**Excerpted passage**

The faithful celebrate gay marriage in service at DuluthPublished 9:21am Friday, May 17, 2013
DULUTH — Jack Kemp helped start a chapter of Parents, Families and Friends of Lesbians and Gays at Duluth’s Pilgrim Congregational Church more than two decades ago. He was the pastor there and also helped usher in a likely first for the area, a lesbian minister.
“This church wrestled with that very hard,” Kemp said at the church Wednesday night in the glow of a celebratory service after the same-sex marriage bill became a reality in Minnesota this week.
There was a conversation, and that model, Kemp agreed, is what won the day for groups like Minnesotans United For All Families, which led the charge in getting the marriage bill passed in the Legislature and the marriage definition amendment spurned last fall by voters.
They created a statewide network of phone callers who spoke to Minnesotans with personal stories about gay people in their own lives and the exclusion of gay people in society.
The history of accepting gay people in the church helps define what Pilgrim stands for, Kemp said.
“It’s part of open and affirming inclusion,” he said.
And his former church is not alone. Current Pilgrim pastor Charlotte Frantz told the 100 people gathered with tears of celebration that too often the faith communities get lumped into the religious camp that fought gay marriage.
“Communities of faith have made an important contribution,” she said.
Gloria Dei Lutheran Church hosted the office and phone bank for the Duluth chapter of Minnesotans United.

**Your tasks**
(a) According to the article on the Duluth church service, which church hosted the office and phone bank for the Duluth chapter of Minnesotans United?
(b) Reproduce the portion of the article on the Duluth church service starting at "There was a" and ending at "fought gay marriage.".

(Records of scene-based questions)
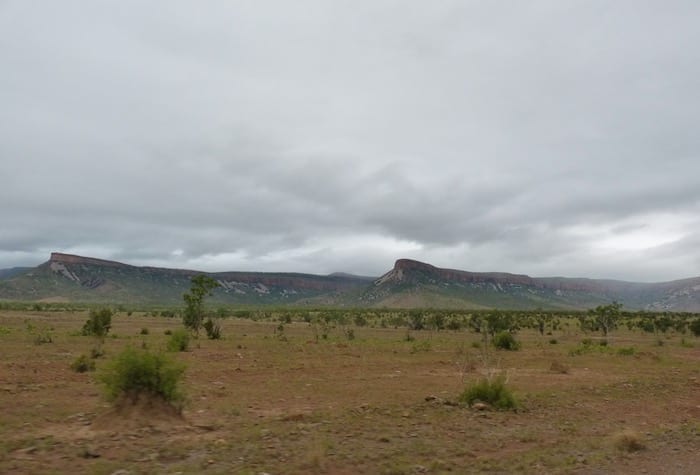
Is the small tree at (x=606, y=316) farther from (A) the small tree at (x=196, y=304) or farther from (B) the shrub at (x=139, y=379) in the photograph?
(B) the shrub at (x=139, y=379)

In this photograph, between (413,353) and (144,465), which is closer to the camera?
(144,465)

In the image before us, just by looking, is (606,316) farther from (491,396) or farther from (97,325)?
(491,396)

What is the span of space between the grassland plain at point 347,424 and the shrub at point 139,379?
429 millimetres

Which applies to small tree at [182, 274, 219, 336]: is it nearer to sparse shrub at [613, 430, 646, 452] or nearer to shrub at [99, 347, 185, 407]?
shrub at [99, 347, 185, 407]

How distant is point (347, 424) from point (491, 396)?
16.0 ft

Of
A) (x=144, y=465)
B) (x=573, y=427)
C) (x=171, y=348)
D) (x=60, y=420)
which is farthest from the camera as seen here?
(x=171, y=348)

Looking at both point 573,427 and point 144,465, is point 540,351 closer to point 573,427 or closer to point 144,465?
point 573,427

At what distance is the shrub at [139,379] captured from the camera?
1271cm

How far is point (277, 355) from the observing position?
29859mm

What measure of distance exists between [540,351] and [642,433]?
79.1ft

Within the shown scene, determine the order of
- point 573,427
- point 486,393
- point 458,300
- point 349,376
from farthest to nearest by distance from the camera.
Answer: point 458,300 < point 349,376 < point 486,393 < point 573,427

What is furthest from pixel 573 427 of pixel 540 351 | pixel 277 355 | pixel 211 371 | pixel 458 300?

==

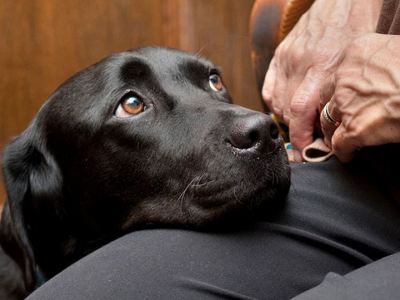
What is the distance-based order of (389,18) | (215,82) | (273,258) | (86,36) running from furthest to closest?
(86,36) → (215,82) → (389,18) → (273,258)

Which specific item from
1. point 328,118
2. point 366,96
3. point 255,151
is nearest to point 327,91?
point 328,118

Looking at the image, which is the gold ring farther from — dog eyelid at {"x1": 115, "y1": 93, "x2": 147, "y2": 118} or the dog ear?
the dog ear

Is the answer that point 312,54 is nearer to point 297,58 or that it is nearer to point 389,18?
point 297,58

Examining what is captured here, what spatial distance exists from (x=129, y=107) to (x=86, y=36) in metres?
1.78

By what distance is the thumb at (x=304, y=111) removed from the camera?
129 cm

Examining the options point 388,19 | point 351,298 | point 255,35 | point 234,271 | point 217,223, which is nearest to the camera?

* * *

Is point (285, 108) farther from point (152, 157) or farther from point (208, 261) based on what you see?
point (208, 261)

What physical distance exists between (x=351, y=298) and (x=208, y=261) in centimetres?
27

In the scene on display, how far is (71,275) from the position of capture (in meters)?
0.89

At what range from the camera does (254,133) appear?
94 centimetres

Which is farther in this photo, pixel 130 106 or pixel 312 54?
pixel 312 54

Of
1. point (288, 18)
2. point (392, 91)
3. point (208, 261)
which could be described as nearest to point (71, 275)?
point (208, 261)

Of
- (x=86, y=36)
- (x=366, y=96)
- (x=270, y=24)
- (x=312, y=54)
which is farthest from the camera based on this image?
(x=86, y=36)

**The results**
(a) Gloria Dei Lutheran Church

(b)
There was a conversation, and that model, Kemp agreed, is what won the day for groups like Minnesotans United For All Families, which led the charge in getting the marriage bill passed in the Legislature and the marriage definition amendment spurned last fall by voters.
They created a statewide network of phone callers who spoke to Minnesotans with personal stories about gay people in their own lives and the exclusion of gay people in society.
The history of accepting gay people in the church helps define what Pilgrim stands for, Kemp said.
“It’s part of open and affirming inclusion,” he said.
And his former church is not alone. Current Pilgrim pastor Charlotte Frantz told the 100 people gathered with tears of celebration that too often the faith communities get lumped into the religious camp that fought gay marriage.